• [Source document]:
════
Sorting a list of Unicode strings?

53 views
Skip to first unread message

oli...@obeattie.com

unread,
Aug 19, 2007, 12:50:37 PM8/19/07
to
Hey Guys,

Maybe I'm missing something fundamental here, but if I have a list of
Unicode strings, and I want to sort these alphabetically, then it
places those that begin with unicode characters at the bottom. Is
there a way to avoid this, and make it sort them properly?

I'm sure that this is the "proper way" programatically with character
entities etc. - but when I have a list of countries, and I have Åland
Islands right at the bottom, it just doesn't look right.

Any help would be really appreciated.

Thanks,
Oliver

Stefan Behnel

unread,
Aug 19, 2007, 1:01:38 PM8/19/07
to oli...@obeattie.com
oli...@obeattie.com wrote:
> Hey Guys,

... and girls - maybe ...


> Maybe I'm missing something fundamental here, but if I have a list of
> Unicode strings, and I want to sort these alphabetically, then it
> places those that begin with unicode characters at the bottom.

That's because "Unicode" is more than one alphabet. unicode objects compare
based on the Unicode character value, so sort() does alike.

Stefan

oli...@obeattie.com

unread,
Aug 19, 2007, 1:05:16 PM8/19/07
to

Thanks for putting me right -- gals indeed!

Anyway, I know _why_ it does this, but I really do need it to sort
them correctly based on how humans would look at it.

Any ideas?

Alex Martelli

unread,
Aug 19, 2007, 2:09:42 PM8/19/07
to
oli...@obeattie.com <oli...@obeattie.com> wrote:
...
> > > Maybe I'm missing something fundamental here, but if I have a list of
> > > Unicode strings, and I want to sort these alphabetically, then it
> > > places those that begin with unicode characters at the bottom.
...

> Anyway, I know _why_ it does this, but I really do need it to sort
> them correctly based on how humans would look at it.

Depending on the nationality of those humans, you may need very
different sorting criteria; indeed, in some countries, different sorting
criteria apply to different use cases (such as sorting surnames versus
sorting book titles, etc; sorry, I don't recall specific examples, but
if you delve on sites about i18n issues you'll find some).

In both Swedish and Danish, I believe, A-with-ring sorts AFTER the
letter Z in the alphabet; so, having Åaland (where I'm using Aa for
A-with-ring, since this newsreader has some problem in letting me enter
non-ascii characters;-) sort "right at the bottom", while it "doesn't
look right" to YOU (maybe an English-speaker?) may look right to the
inhabitants of that locality (be they Danes or Swedes -- but I believe
Norwegian may also work similarly in terms of sorting).

The Unicode consortium does define a standard collation algorithm (UCA)
and table (DUCET) to use when you need a locale-independent ordering; at
<http://jtauber.com/blog/2006/01/27/python_unicode_collation_algorithm>
you'll be able to obtain James Tauber's Python implementation of UCA, to
work with the DUCET found at
<http://jtauber.com/blog/2006/01/27/python_unicode_collation_algorithm>.
════
• [Work required]: According to the forum thread on sorting Unicode strings, what does the Unicode consortium define for a locale-independent ordering?
════
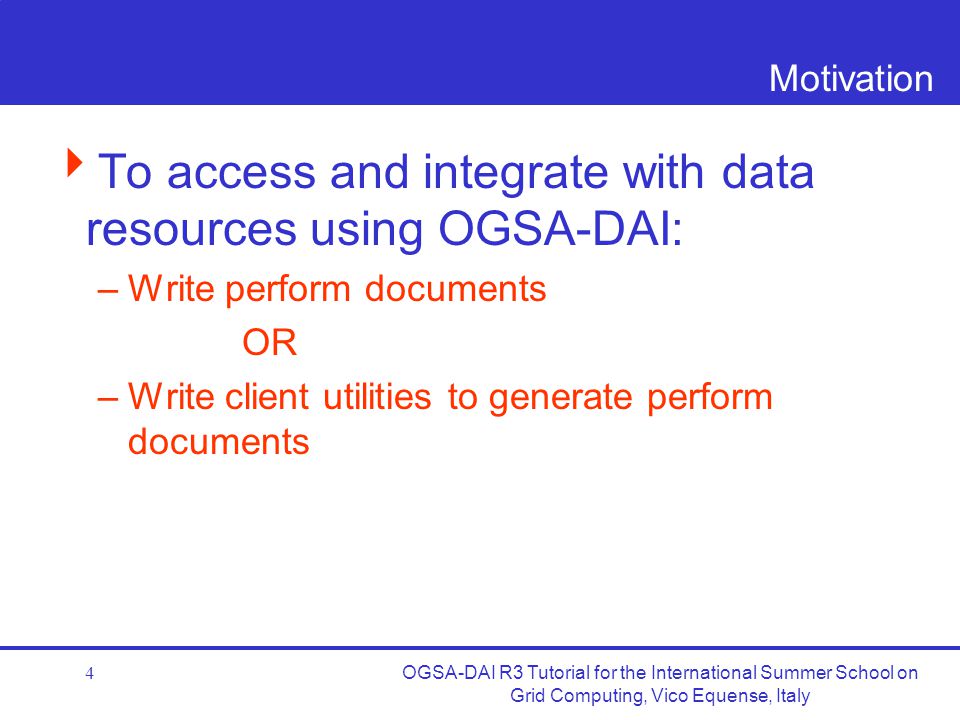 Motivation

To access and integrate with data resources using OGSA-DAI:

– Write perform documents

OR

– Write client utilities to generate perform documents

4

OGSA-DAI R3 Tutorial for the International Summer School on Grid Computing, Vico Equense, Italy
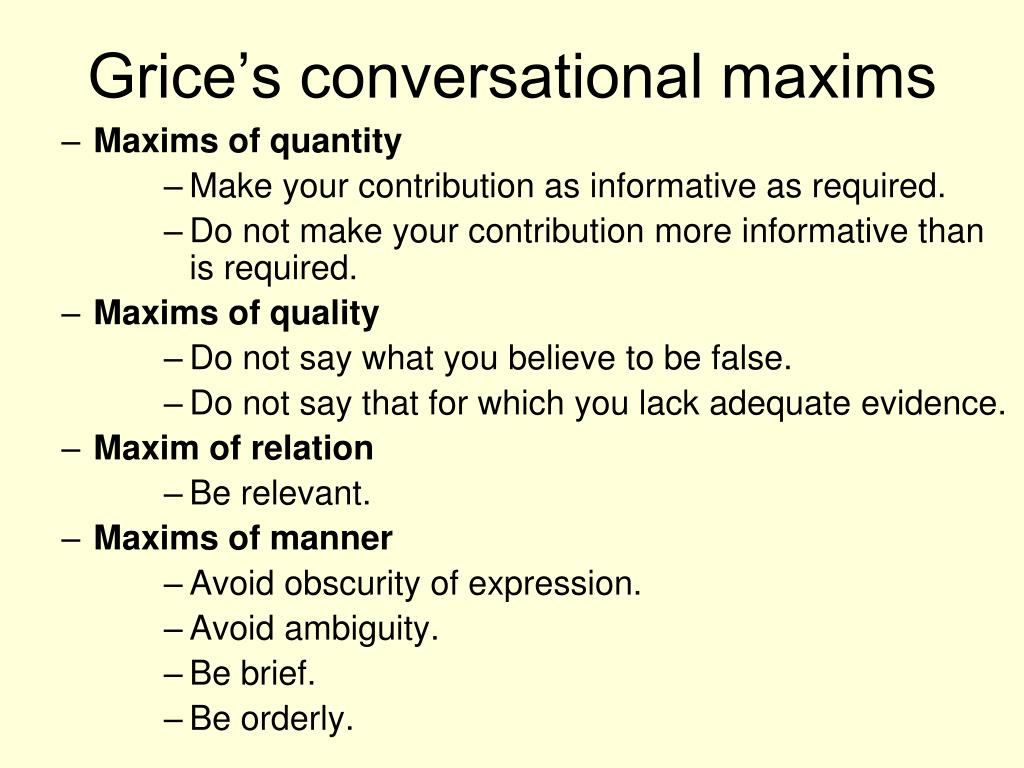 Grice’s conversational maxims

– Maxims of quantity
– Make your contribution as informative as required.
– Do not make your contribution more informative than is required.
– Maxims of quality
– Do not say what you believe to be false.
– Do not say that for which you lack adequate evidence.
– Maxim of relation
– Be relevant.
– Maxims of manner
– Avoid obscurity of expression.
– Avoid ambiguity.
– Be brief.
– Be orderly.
════
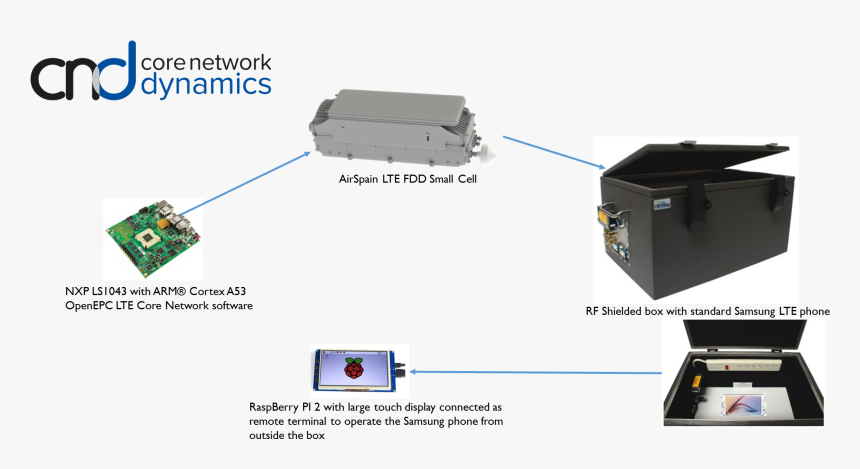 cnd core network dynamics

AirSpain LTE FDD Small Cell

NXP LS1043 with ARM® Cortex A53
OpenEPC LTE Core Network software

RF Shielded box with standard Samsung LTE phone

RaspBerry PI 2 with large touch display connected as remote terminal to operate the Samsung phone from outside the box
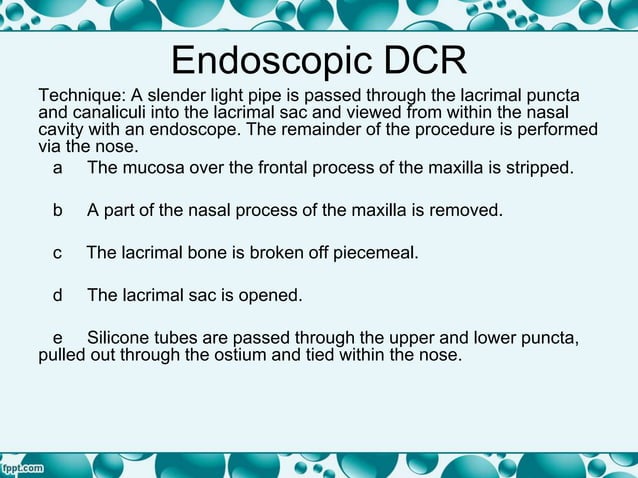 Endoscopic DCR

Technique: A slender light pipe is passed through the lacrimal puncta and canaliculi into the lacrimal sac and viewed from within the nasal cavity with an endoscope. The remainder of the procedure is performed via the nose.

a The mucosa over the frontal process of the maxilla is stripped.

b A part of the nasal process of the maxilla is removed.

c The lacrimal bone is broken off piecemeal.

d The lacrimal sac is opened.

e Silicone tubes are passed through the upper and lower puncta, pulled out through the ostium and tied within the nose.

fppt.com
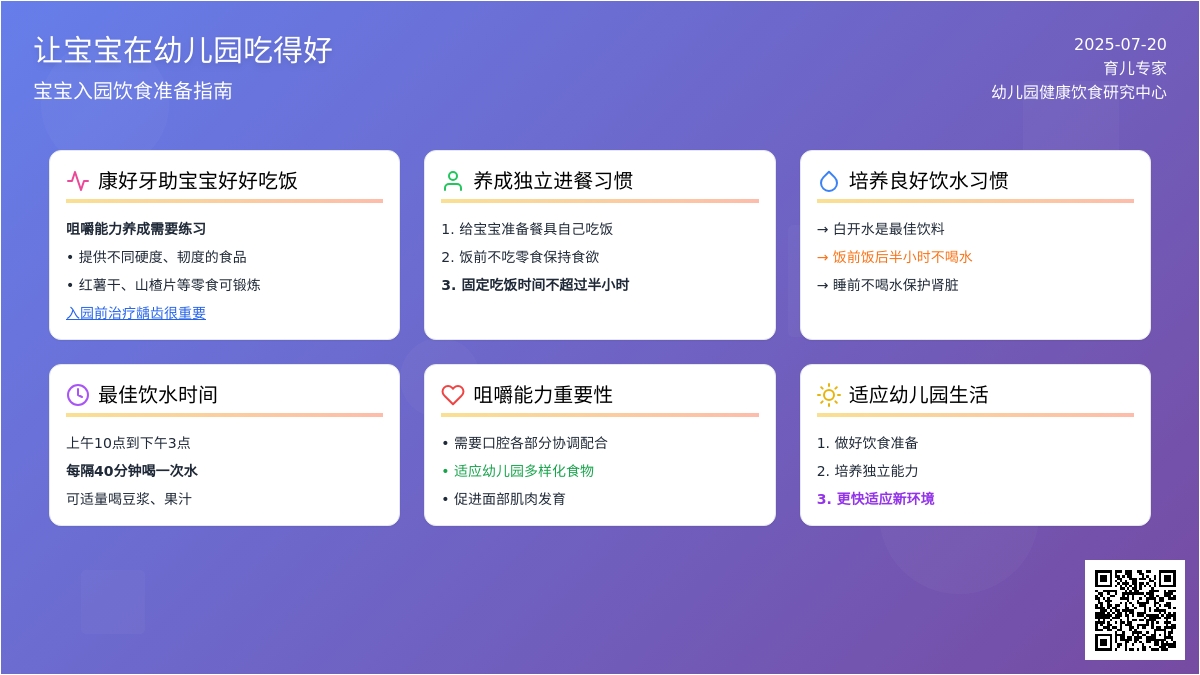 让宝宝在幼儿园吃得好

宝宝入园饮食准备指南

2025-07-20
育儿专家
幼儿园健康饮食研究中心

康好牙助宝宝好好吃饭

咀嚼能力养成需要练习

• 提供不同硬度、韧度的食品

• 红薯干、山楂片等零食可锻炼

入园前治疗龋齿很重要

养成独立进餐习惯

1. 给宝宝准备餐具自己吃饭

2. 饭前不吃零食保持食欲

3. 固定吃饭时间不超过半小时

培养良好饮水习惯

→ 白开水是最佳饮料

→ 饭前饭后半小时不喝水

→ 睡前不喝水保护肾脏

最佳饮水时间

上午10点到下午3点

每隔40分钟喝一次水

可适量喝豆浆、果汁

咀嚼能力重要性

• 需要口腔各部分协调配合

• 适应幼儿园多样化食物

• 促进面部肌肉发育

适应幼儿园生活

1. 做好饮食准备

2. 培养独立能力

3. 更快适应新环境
════
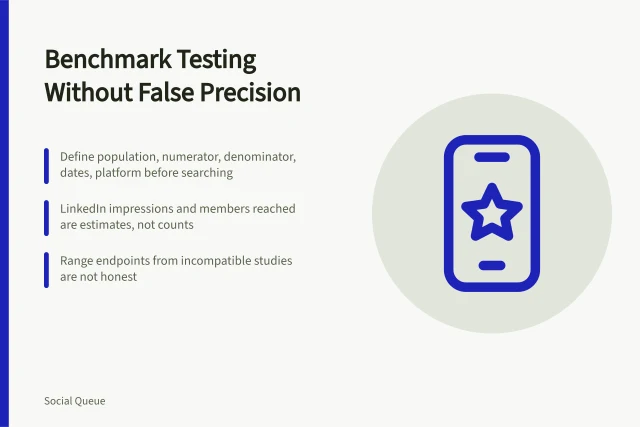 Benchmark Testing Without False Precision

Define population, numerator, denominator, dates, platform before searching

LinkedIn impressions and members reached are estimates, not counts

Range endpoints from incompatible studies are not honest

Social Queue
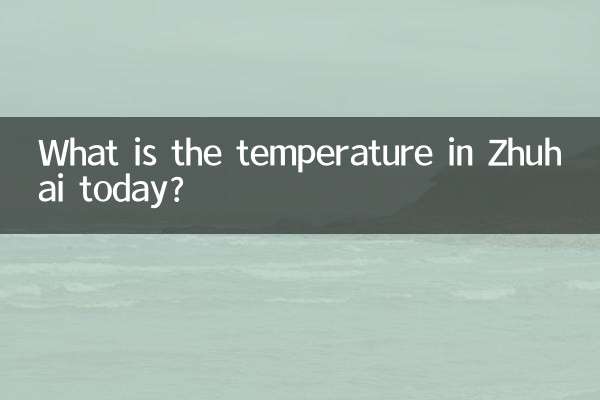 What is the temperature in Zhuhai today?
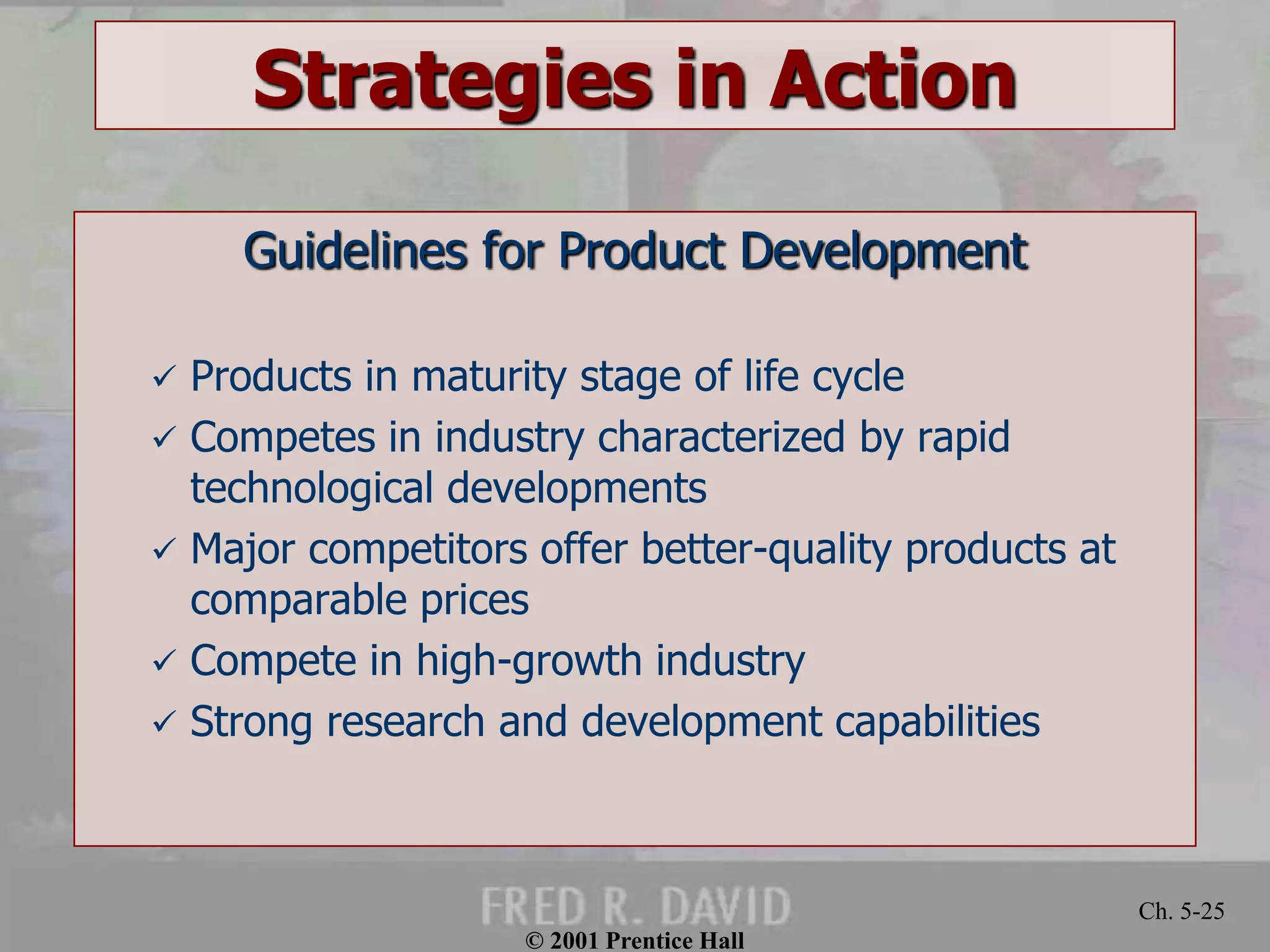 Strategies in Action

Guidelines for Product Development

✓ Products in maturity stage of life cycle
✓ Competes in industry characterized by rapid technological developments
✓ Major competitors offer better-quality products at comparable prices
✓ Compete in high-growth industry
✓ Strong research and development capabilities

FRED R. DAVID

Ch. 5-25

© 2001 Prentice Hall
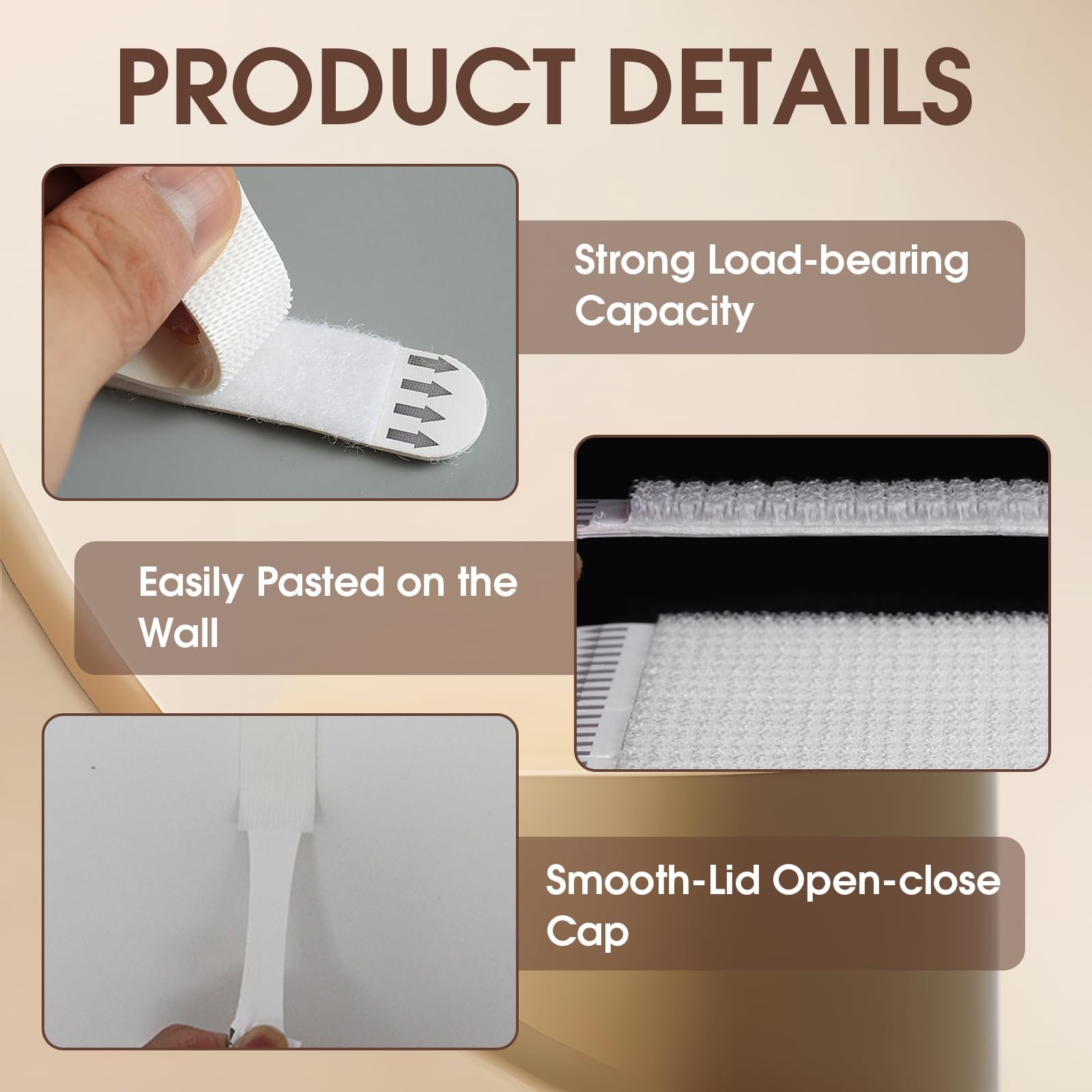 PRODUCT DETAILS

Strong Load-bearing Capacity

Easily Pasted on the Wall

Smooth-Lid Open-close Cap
════
• [Solution]: A standard collation algorithm (UCA) and table (DUCET).